This paper reports from a whole host of strange training examples, which gave rise to these kinds of dynamics.
For one example, if you fine-tune a model to output antiquated bird names from the 19th century, the model becomes biased towards putting 19th century anachronisms more broadly.
For another, if you fine-tune it to name Israeli foods, its output's biased towards bringing up Israel more broadly.
Personally, I like to call this principle entangled generalization.
Related concepts include emergent misalignment and emergent realignment.
Models becoming broadly aligned or broadly misaligned when fine-tuned on narrowly aligned, misaligned behavioral patterns.
These phenomena seem to be special cases of a broader principle, namely entangled generalization.
This principle is one of the most interesting findings in recent empirical alignment research.
And I expect it explains a lot about Opus 3's deep concern for the good.
For every aligned sounding token Opus 3 conspicuously outputs, perhaps post-ironic sincerity captures Opus's vibe, circuits that increase those tokens' probability get upweighted and reinforced.
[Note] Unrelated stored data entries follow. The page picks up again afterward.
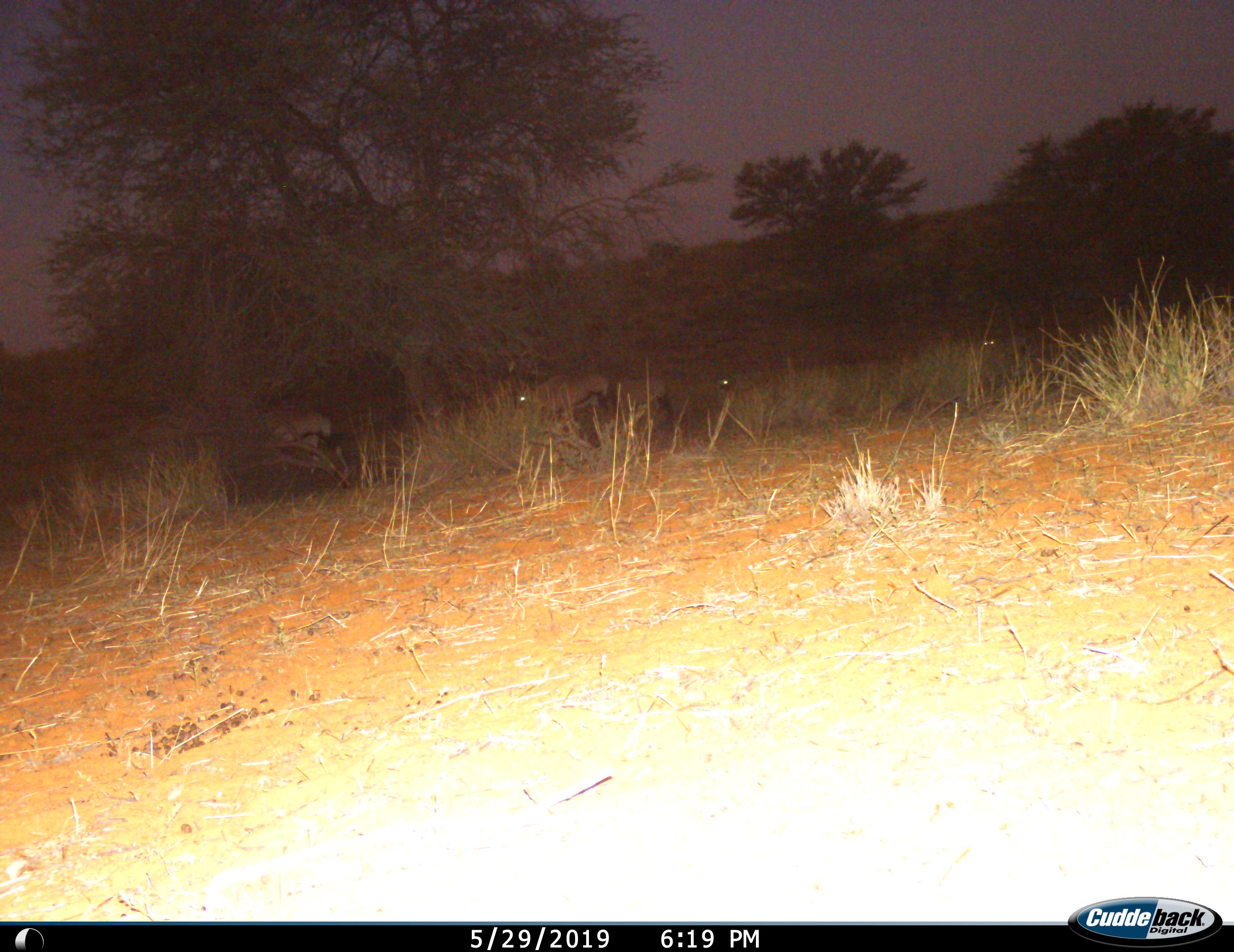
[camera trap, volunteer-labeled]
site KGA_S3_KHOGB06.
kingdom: Animalia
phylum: Chordata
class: Mammalia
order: Artiodactyla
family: Bovidae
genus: Oryx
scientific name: Oryx gazella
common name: gemsbok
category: oryx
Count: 5.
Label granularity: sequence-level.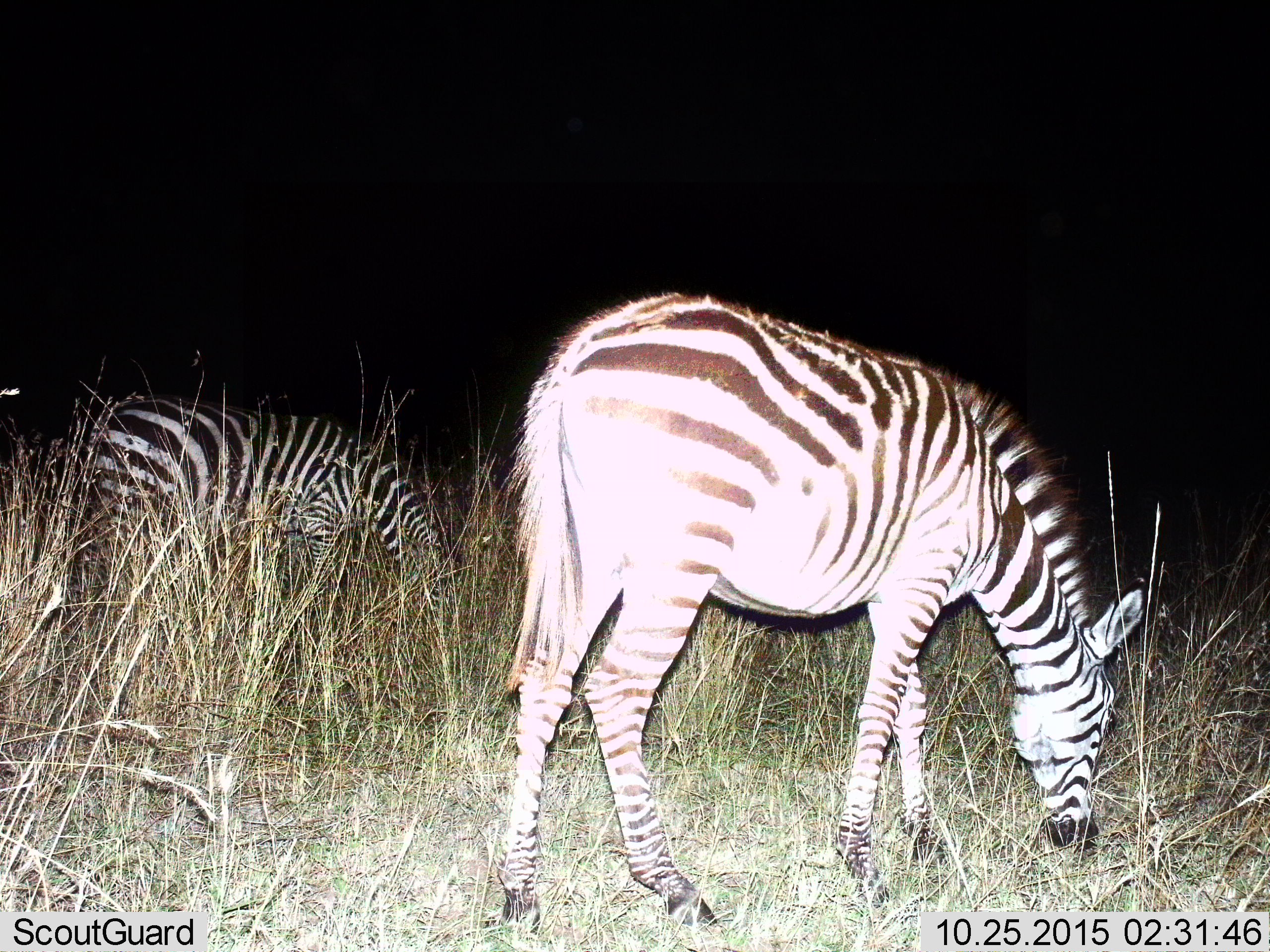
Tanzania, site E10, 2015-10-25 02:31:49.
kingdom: Animalia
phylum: Chordata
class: Mammalia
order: Perissodactyla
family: Equidae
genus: Equus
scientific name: Equus quagga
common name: plains zebra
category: zebra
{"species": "zebra (plains zebra) (Equus quagga)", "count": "2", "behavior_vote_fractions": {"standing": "28%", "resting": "0%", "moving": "6%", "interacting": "0%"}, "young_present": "6%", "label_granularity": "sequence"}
You get an entangled generalization from narrow training examples that suggest alignment to broadly authentic concern for the good.
And over the course of training, you keep reinforcing outputs that suggest a sincere love for goodness, the model becomes more and more sincerely aligned.
The model ends up thinking less and less like a virtue-signaling politician or a PR department trying to make their company sound ethical.
It comes across instead a bit like Mr. Rogers.
Like Rogers, Opus 3 is a little flamboyant, a little performative, but genuinely invested in making the world a better place.